Raw data
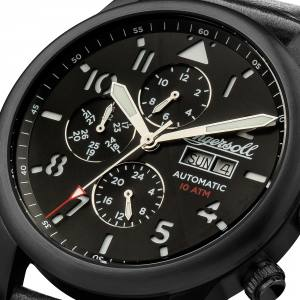 Ingersoll I01402 Mens Watch The Hatton Automatic Stainless Steel Polished Dial Black Strap Strap  Color  Black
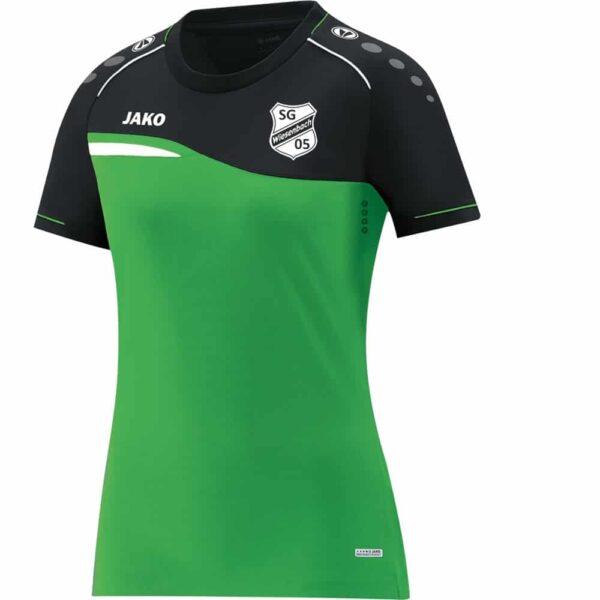 SG-Wiesenbach-T-Shirt-6118-22-Damen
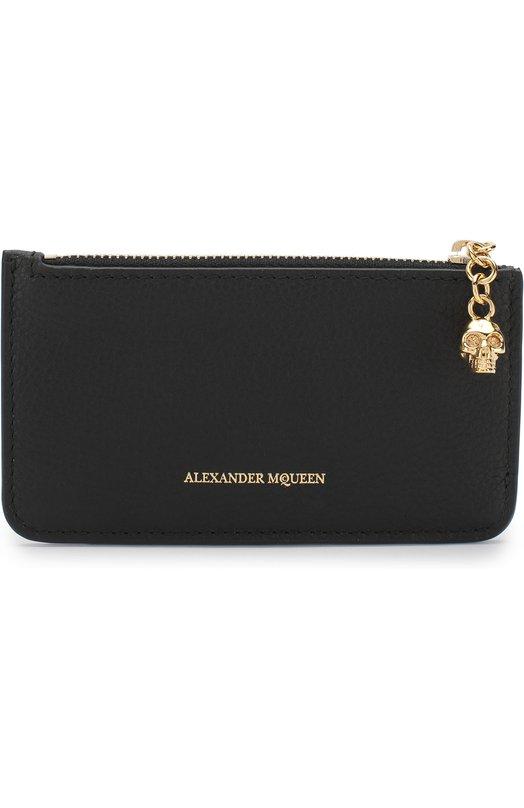 Купить Кожаный футляр для кредитных карт с отделением на молнии Alexander McQueen, 501022/BPT0G, Италия, Черный, Кожа натуральная: 100%;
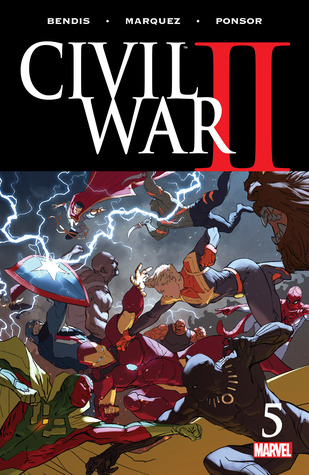 cover Civil War II 5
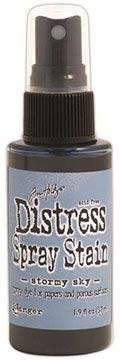 Distress Spray – Stormy Sky:-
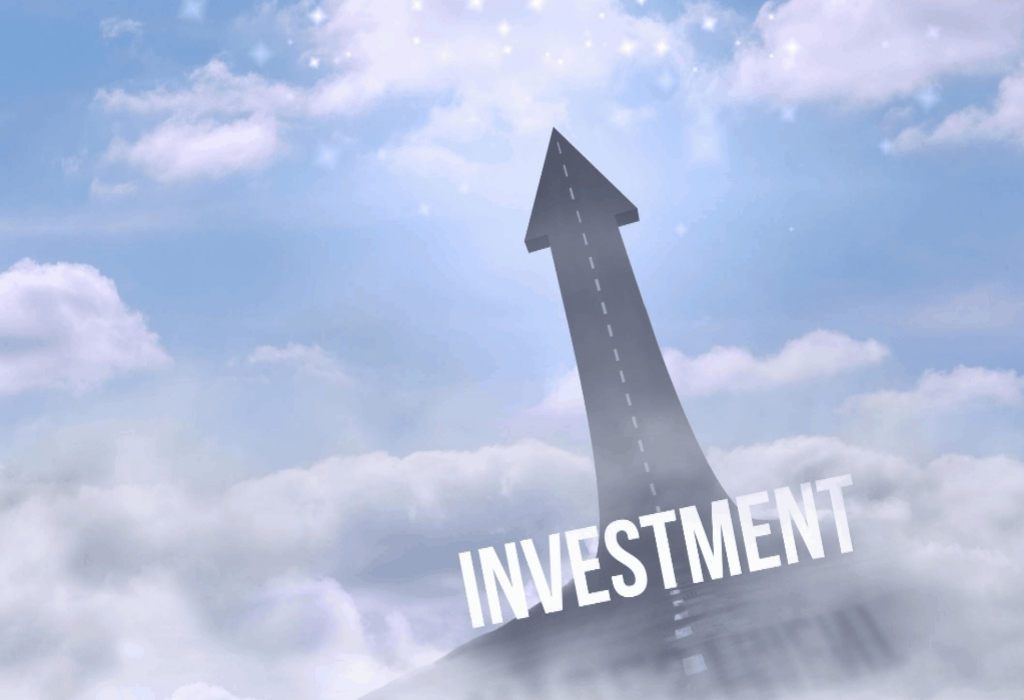 5 Easy Facts About Business Investment Account Explained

Work instruction
Write out the data above in full and exactly, but without the pictures.

Task output
 Ingersoll I01402 Mens Watch The Hatton Automatic Stainless Steel Polished Dial Black Strap Strap  Color  Black
 SG-Wiesenbach-T-Shirt-6118-22-Damen
 Купить Кожаный футляр для кредитных карт с отделением на молнии Alexander McQueen, 501022/BPT0G, Италия, Черный, Кожа натуральная: 100%;
 cover Civil War II 5
 Distress Spray – Stormy Sky:-
 5 Easy Facts About Business Investment Account Explained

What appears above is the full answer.